Given exercise: Present the listing as a Markdown table with the columns Row and Line, starting at the line containing "What is the distance that" and continuing through the line containing "60.3 meters". Omit blank lines and include nothing outside that span.

Dataset listing:
________________________
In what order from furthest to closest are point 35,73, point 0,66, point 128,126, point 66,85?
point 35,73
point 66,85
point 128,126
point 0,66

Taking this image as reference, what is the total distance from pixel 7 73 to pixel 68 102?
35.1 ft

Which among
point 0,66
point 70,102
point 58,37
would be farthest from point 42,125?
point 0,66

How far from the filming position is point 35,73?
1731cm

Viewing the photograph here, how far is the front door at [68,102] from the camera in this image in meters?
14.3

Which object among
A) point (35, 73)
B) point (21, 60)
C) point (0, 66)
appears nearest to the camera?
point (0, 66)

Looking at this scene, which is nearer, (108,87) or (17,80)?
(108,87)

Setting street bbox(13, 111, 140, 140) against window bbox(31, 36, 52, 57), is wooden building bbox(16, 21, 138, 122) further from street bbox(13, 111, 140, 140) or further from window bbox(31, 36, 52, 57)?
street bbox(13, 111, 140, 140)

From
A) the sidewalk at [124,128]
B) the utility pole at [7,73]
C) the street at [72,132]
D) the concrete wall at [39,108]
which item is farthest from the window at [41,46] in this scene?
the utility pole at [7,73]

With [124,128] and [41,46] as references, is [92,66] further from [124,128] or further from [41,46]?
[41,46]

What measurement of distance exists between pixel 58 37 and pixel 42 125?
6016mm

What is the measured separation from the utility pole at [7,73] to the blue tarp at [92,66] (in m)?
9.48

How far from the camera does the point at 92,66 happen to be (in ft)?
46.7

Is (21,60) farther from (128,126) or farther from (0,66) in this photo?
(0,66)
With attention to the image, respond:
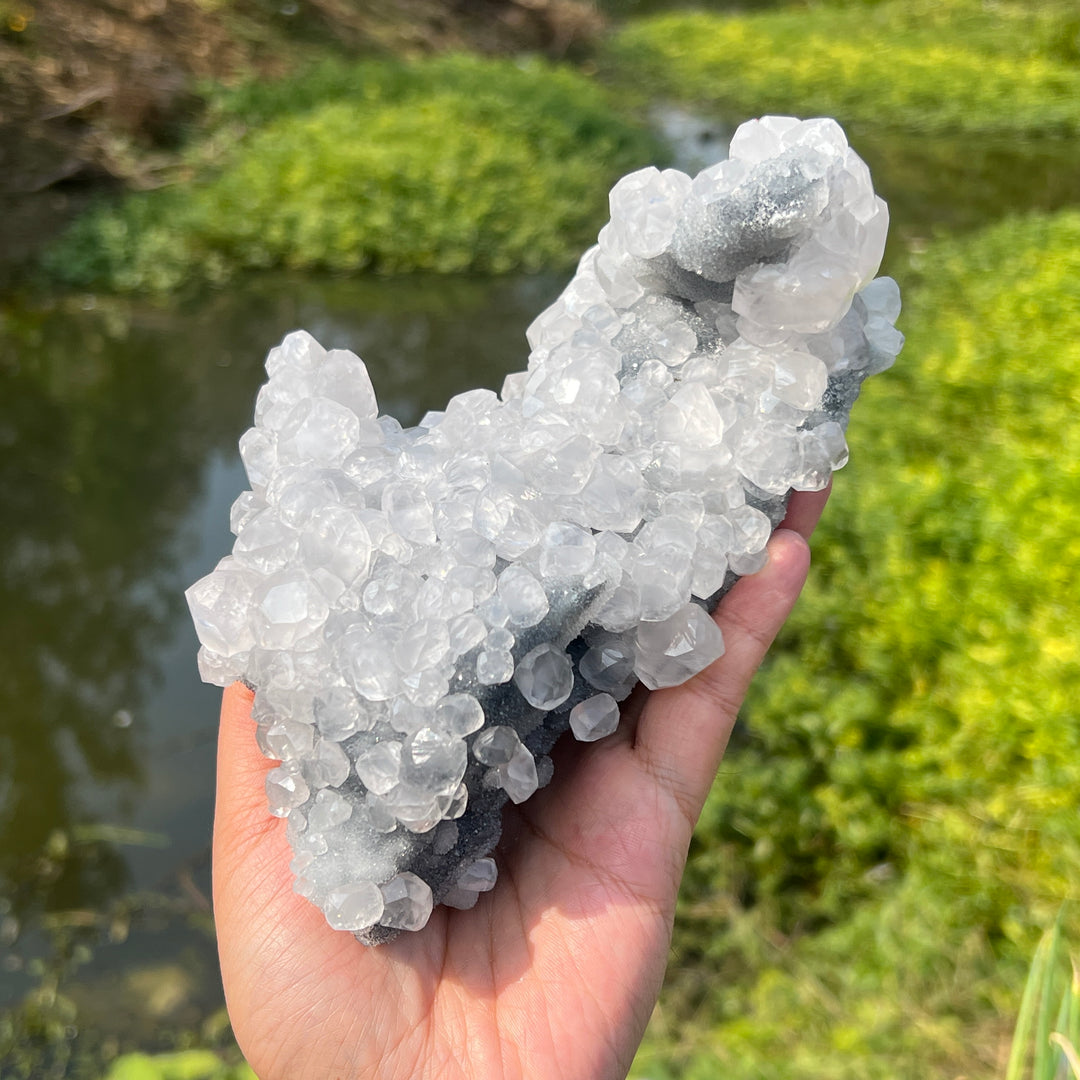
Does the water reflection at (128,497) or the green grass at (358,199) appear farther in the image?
the green grass at (358,199)

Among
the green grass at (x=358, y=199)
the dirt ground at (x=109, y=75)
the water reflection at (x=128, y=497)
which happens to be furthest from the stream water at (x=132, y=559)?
the dirt ground at (x=109, y=75)

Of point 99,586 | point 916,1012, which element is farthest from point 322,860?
point 99,586

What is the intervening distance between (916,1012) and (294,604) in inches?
55.0

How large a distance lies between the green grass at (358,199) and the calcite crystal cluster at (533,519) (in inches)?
146

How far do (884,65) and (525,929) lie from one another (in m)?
10.1

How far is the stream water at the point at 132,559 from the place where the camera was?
2.35 meters

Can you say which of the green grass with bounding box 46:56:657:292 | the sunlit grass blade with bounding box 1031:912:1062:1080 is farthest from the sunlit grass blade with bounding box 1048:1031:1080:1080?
the green grass with bounding box 46:56:657:292

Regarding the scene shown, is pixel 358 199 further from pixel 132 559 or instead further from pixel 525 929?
pixel 525 929

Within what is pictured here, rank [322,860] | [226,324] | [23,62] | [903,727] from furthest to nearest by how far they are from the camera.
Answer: [23,62]
[226,324]
[903,727]
[322,860]

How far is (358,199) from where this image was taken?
500 centimetres

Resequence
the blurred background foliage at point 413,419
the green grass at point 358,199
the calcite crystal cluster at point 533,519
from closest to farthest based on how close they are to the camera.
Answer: the calcite crystal cluster at point 533,519 → the blurred background foliage at point 413,419 → the green grass at point 358,199

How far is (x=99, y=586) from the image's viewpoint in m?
3.19

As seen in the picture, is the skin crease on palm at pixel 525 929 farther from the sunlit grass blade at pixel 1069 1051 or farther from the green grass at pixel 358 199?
the green grass at pixel 358 199

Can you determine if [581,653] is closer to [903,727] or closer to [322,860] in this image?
[322,860]
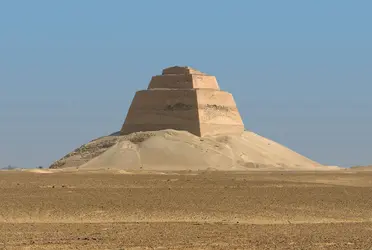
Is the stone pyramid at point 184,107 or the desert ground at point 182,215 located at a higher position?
the stone pyramid at point 184,107

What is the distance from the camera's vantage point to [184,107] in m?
67.4

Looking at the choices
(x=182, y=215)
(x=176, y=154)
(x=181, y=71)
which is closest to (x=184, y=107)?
(x=181, y=71)

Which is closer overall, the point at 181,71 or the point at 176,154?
the point at 176,154

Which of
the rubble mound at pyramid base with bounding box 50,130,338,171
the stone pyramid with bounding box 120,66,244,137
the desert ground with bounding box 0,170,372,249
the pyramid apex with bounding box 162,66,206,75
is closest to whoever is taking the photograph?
the desert ground with bounding box 0,170,372,249

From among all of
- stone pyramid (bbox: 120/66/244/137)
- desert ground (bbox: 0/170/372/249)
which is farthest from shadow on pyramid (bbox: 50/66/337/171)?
desert ground (bbox: 0/170/372/249)

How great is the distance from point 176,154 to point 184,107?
6657mm

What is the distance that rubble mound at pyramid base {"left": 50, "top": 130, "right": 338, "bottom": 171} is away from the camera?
60.3 meters

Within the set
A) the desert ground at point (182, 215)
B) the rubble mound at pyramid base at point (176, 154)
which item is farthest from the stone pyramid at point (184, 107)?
the desert ground at point (182, 215)

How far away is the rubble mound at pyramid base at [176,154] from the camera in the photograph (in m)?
60.3

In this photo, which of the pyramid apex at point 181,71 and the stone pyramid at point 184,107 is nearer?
the stone pyramid at point 184,107

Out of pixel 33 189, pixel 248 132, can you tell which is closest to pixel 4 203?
pixel 33 189

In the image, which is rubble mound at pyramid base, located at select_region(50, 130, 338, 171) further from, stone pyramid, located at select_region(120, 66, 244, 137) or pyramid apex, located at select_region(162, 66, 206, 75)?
pyramid apex, located at select_region(162, 66, 206, 75)

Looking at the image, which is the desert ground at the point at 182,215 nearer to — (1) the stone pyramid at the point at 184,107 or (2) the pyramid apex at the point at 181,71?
(1) the stone pyramid at the point at 184,107

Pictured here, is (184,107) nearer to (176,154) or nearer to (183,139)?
(183,139)
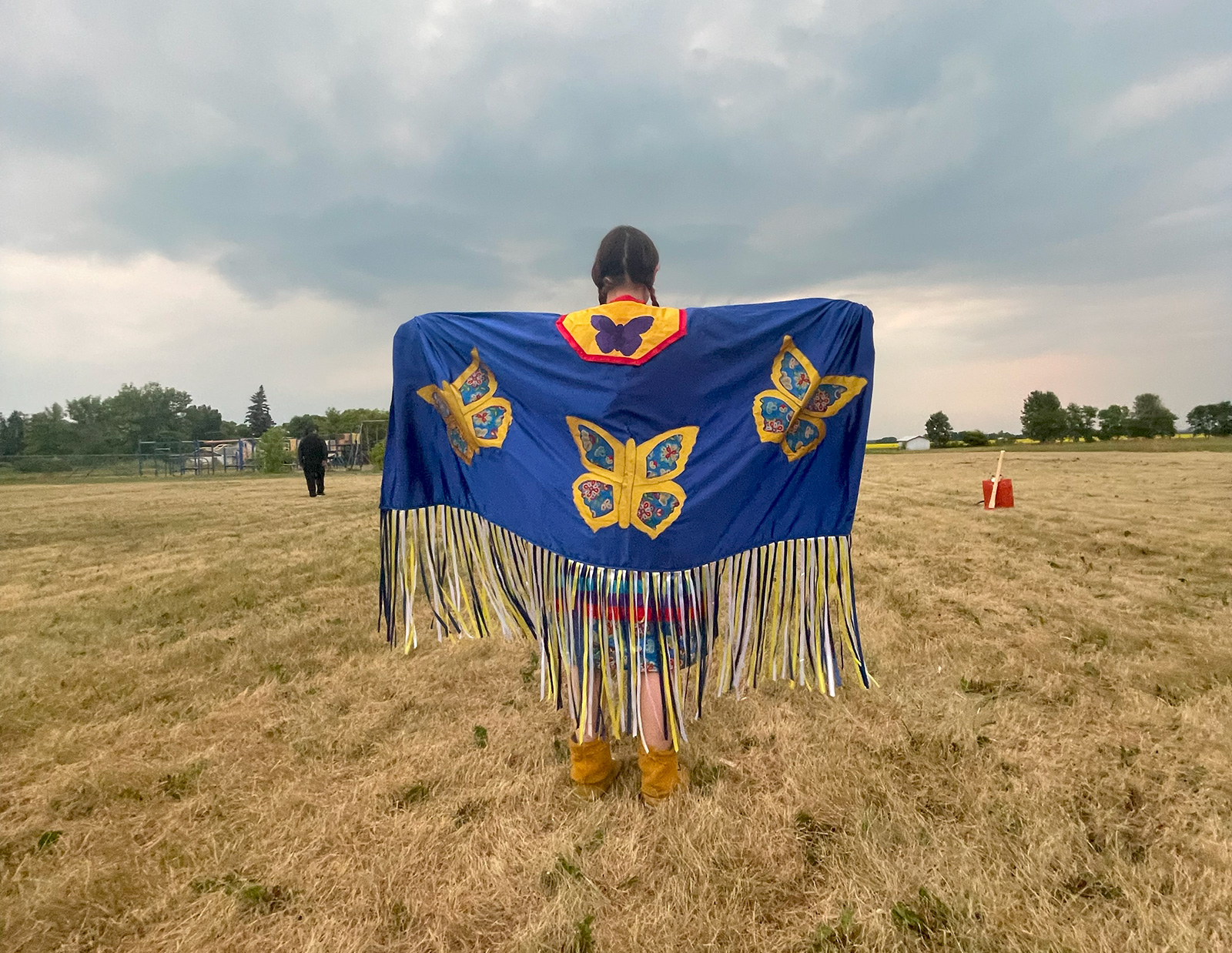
________________________
Correct result:
| Row | Line |
|---|---|
| 1 | What is the distance that rubble mound at pyramid base {"left": 50, "top": 130, "right": 338, "bottom": 171} is away from the camera? |
| 2 | 60.3 meters |